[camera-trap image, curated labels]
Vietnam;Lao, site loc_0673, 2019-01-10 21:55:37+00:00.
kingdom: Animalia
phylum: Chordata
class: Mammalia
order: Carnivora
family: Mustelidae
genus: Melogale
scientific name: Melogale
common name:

YOUR INSTRUCTIONS | All of the records above should be copied exactly.

ANSWER TO THIS TASK |
[camera-trap image, curated labels]
Vietnam;Lao, site loc_0673, 2019-01-10 21:55:37+00:00.
kingdom: Animalia
phylum: Chordata
class: Mammalia
order: Carnivora
family: Mustelidae
genus: Melogale
scientific name: Melogale
common name:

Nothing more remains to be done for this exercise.